EXERCISE AIM: Set down the data below in full and exactly, minus the pictures.
[DATA SEGMENT Boundary: Start]
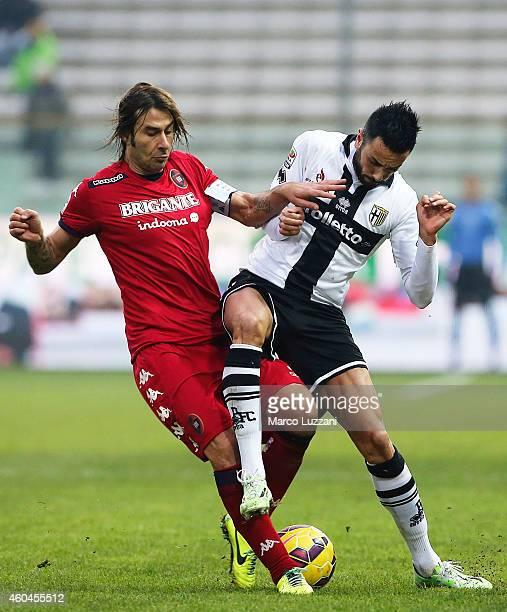Raffaele Palladino of Parma FC competes for the ball with Daniele Conti of Cagliari Calcio during the Serie A match between Parma FC and Cagliari...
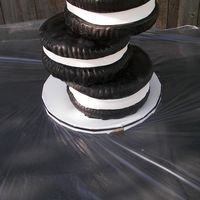 Stack Of Oreos This is chocolate cake with a layer of white cake in the middle of each one, to resemble an oreo when cut. There are oreos actually crushed...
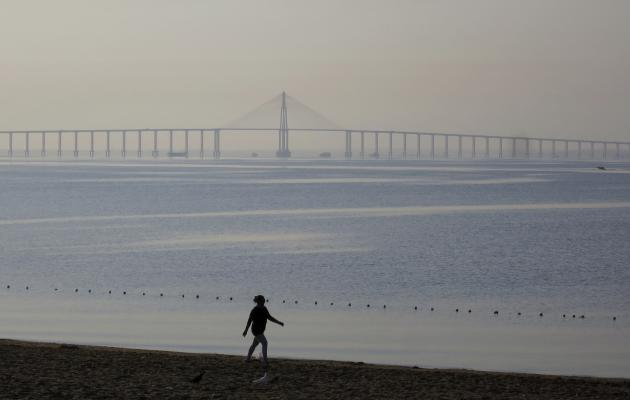 A woman walks along a beach next to the Amazon River at sunrise in Manaus, Brazil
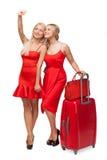 Dos muchachas que llevan rojo se visten con la fabricación grande de la maleta y del bolso imagen de archivo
[DATA SEGMENT Boundary: End]
OUTPUT OF THE TASK:
Raffaele Palladino of Parma FC competes for the ball with Daniele Conti of Cagliari Calcio during the Serie A match between Parma FC and Cagliari...
 Stack Of Oreos This is chocolate cake with a layer of white cake in the middle of each one, to resemble an oreo when cut. There are oreos actually crushed...
 A woman walks along a beach next to the Amazon River at sunrise in Manaus, Brazil
 Dos muchachas que llevan rojo se visten con la fabricación grande de la maleta y del bolso imagen de archivo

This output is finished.